(Records from a dataset)
------------------------------

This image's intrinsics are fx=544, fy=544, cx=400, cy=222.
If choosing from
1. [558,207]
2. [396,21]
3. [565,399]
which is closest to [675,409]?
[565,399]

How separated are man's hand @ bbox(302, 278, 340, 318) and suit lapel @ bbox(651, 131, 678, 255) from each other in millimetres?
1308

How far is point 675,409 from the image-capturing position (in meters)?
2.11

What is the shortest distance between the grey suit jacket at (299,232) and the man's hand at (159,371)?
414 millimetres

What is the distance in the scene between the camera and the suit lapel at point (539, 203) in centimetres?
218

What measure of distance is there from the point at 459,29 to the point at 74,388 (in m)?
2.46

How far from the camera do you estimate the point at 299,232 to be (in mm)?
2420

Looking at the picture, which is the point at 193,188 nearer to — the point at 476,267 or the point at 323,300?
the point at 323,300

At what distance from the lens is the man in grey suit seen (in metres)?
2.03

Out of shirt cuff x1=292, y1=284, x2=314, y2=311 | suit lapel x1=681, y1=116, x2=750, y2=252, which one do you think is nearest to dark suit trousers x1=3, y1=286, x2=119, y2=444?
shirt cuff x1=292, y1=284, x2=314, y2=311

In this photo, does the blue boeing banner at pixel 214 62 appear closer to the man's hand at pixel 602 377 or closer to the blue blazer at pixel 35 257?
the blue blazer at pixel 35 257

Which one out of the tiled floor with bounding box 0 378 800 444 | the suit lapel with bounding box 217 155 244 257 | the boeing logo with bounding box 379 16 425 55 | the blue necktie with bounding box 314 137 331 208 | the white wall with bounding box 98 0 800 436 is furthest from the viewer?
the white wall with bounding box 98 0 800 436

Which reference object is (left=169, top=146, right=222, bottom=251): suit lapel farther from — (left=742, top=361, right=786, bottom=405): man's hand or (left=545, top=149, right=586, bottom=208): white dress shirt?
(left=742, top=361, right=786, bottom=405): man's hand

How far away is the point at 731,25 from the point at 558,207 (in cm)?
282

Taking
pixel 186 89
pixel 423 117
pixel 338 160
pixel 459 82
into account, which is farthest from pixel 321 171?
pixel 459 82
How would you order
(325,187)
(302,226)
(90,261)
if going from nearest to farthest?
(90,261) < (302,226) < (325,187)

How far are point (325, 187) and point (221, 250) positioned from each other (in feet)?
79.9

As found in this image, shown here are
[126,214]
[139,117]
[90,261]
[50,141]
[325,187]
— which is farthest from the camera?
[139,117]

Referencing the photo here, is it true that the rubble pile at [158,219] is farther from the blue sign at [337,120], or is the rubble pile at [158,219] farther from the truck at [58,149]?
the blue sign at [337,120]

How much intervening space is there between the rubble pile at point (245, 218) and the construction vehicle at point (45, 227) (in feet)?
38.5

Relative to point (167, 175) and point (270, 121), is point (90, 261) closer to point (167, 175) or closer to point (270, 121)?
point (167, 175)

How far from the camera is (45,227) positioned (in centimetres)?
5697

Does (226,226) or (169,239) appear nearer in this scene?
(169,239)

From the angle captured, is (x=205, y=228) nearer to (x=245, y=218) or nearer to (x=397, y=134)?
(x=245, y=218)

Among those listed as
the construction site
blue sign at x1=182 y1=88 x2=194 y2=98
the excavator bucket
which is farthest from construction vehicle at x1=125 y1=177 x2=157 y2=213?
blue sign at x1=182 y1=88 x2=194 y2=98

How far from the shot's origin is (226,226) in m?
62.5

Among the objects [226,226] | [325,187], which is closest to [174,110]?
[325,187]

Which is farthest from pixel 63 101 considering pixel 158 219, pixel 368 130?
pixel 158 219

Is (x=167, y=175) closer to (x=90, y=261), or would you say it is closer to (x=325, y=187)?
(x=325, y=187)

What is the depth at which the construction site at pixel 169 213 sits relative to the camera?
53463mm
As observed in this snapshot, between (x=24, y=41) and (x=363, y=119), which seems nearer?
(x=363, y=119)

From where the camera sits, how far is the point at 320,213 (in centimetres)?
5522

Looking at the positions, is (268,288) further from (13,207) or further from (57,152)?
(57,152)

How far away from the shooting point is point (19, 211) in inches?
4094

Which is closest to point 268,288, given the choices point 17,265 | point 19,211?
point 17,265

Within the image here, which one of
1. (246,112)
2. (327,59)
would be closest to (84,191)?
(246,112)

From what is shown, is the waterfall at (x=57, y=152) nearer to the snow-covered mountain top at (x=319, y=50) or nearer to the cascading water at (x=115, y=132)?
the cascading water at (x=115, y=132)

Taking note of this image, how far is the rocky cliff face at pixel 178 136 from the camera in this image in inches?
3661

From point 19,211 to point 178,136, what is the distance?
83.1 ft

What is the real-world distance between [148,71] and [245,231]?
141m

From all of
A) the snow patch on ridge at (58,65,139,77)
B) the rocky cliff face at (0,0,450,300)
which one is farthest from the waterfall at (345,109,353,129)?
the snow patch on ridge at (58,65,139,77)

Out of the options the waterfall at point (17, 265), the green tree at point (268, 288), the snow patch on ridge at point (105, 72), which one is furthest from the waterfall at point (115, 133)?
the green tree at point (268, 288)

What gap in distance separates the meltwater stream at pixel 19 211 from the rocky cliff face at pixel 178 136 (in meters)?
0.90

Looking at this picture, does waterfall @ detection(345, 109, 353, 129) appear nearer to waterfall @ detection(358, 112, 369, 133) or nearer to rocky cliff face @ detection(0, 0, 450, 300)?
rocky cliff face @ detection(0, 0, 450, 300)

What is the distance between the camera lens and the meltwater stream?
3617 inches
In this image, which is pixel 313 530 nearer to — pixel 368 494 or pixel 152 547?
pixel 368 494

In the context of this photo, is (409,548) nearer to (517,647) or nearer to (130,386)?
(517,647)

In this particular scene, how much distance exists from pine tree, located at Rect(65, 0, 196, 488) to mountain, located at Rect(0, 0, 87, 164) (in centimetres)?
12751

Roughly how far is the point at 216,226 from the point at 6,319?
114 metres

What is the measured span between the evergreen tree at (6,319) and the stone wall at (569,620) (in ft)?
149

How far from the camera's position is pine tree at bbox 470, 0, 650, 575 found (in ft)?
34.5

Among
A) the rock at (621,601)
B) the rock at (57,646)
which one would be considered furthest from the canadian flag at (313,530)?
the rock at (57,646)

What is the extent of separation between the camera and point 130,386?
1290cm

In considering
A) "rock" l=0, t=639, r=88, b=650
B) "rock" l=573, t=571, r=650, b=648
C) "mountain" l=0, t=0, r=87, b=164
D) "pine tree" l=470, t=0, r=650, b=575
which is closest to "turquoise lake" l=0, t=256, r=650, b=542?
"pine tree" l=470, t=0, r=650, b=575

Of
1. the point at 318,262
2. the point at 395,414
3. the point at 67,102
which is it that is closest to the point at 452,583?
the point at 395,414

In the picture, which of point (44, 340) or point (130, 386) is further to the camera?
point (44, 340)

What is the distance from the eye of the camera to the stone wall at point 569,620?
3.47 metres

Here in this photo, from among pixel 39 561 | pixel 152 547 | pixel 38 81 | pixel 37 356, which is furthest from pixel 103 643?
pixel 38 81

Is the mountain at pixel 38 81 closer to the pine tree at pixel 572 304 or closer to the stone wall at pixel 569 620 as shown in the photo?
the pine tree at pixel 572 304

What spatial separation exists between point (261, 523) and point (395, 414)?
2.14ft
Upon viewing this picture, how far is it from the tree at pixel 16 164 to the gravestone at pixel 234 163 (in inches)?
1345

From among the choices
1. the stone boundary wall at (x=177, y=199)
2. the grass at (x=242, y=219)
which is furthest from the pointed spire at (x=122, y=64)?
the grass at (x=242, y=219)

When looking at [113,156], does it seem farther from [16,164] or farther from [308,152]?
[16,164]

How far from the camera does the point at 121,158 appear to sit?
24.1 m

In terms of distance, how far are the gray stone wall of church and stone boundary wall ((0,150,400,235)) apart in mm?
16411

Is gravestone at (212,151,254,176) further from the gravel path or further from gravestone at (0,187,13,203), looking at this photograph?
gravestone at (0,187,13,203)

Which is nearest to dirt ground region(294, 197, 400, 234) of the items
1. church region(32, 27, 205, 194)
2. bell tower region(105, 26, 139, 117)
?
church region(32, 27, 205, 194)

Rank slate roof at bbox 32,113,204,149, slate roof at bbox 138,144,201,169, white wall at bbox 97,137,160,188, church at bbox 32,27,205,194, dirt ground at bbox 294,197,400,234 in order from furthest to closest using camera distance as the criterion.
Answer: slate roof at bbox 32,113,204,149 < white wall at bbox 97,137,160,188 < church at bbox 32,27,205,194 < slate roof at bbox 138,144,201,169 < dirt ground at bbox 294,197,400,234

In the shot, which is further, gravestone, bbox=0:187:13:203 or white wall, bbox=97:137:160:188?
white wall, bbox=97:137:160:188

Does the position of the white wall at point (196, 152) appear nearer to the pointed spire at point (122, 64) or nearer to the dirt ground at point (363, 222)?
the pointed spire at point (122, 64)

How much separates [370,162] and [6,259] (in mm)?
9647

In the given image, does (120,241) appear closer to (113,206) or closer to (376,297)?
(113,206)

------------------------------

:: TASK GOAL ::
Repeat the data word for word, from the line containing "Does the position" through the last line, with both of those lines included.

:: FINISHED ANSWER ::
Does the position of the white wall at point (196, 152) appear nearer to the pointed spire at point (122, 64) or nearer to the dirt ground at point (363, 222)?
the pointed spire at point (122, 64)

How much separates [370,162] and [6,259] (in mm)?
9647

In the given image, does (120,241) appear closer to (113,206) or closer to (376,297)?
(113,206)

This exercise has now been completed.